– Этот Вознесенский…
– Этот Аксёнов…
Картавил без стеснения, без всяких комплексов.
Я его постоянно дразнил глупыми школьными антисемитскими дразнилками:
– Скажи, Фридрих, скажи… На горе Арарат растет крупный виноград!
Он шумно сопел и выдавливал из себя:
– Этот Маклярский… пусть тебе лучше скажет!
При этом уже в то время он удивил меня своим знанием «еврейского вопроса». Глубинные подходы, которые впоследствии были продемонстрированы Горенштейном и в «Дрезденских страстях», и в «Псаломе», и в «Спорах о Достоевском», и в «Бердичеве», тогда еще, видимо, только разворачивались в его писательском миросознании, мощно и стремительно произрастали в его тайном внутреннем мире.
Феномен Горенштейна в том, что – после сборника «Вехи» и религиозных мыслителей-эмигрантов – он, пожалуй, оказался первым, кто попытался на новом этапе, в условиях советского социума, распознать «русскую идею», поставив ее под рентген историзма и резко отделив от националистических идеологем. Его перо обнаружило гниение и разврат самых популярных марксистско-ленинских догм вкупе с безбожием и насилием, охватившими общество задолго-задолго до революции 17-го года.
Так и хочется воскликнуть в духе наших ультрапатриотов: «Далась этому еврею Россия!»
Именно далась. С ее болями, духовным поиском, терзаниями и метаниями, изможденным кровавыми катаклизмами бессознанием, с ее страстями и озлобленностью, с ее бесстыдством и лживым официозом во все времена.
Горенштейн всегда досконально знал свою тему. Поэтому коллеги его не трогали: уважали и при том чуток боялись его мощи, уважали его внедренность в описываемую историю, его сутевые размышления о человеке, попавшем в мясорубку событий.
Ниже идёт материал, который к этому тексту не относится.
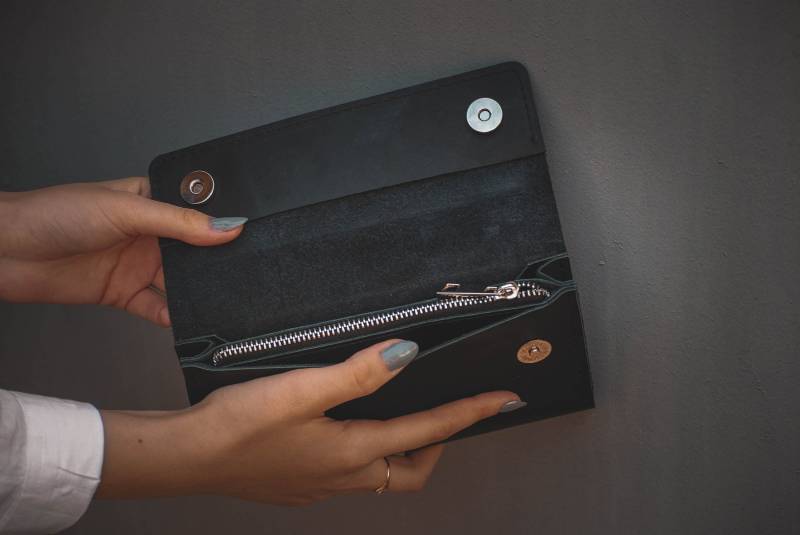 Leder Geldbeutel, Schwarze Personalisierte Brieftasche Frauen, Minimalist Geldbeutel Schwarz von PresentIdeaSirens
Фридрих был аскетом. Мог жить на «рубчик», одной корочкой и стаканом чая в день. В нем угадывалась какая-то фантастическая смесь Гоголя и Кафки с их стоицизмом и эго-заряженностью на неприятие окружающей реальности. «Домашний философ» он был никакой – все, что он изрекал в устном общении, было, мягко говоря, спорно, но в письменном виде Горенштейн непререкаем. Непонятно почему, но это так.
Тайна Горенштейна в необъяснимом разрыве между уровнем его художественных опусов и бытовыми проявлениями его капризного, подчас сварливого характера.
И тут не подходят обычные мерки: за кажущимся высокомерием прячется глубоко ранимая, сосредоточенная душа – и тем она закрытей, чем больше в ней боли за себя и за других.
На мой взгляд, он очень повлиял на Тарковского и Кончаловского. Как и они на него!.. Хотя множество раз приходилось слышать его штампованные вздохи:
– Этот Тарковский…
– Этот Кончаловский…
Это звучало комично, но, прислушавшись к Фридриху, можно было распознать его «претензии» к молодым выдающимся режиссерам не как дежурные замечания, а как законченную киноэстетику нового натурализма: жизнь в кадре должна представать в формах самой жизни, никакой игры, время всегда соответствует реальному времени, – отсюда длинные планы и отсутствие эйзенштейновского монтажа как главного приема экранного изображения, а также тщательнейшая проработка второго и третьего мизансценического ряда – в кадре нет фона, а есть единая смысловая и цветовая композиция…
Фридрих Горенштейн отстаивал тотальный реализм – назовем его «сугубый натурализм», или «неподдельное кино», или даже «фотокино» – со всеми житейскими подробностями и документальной фактурой. Функция камеры – фиксация течения жизни во времени, без художественного или антихудожественного насилия над ней. Образ – знак правды, а не правдоподобия, поэтому необходимо срастись с реальностью – в этом и мастерство.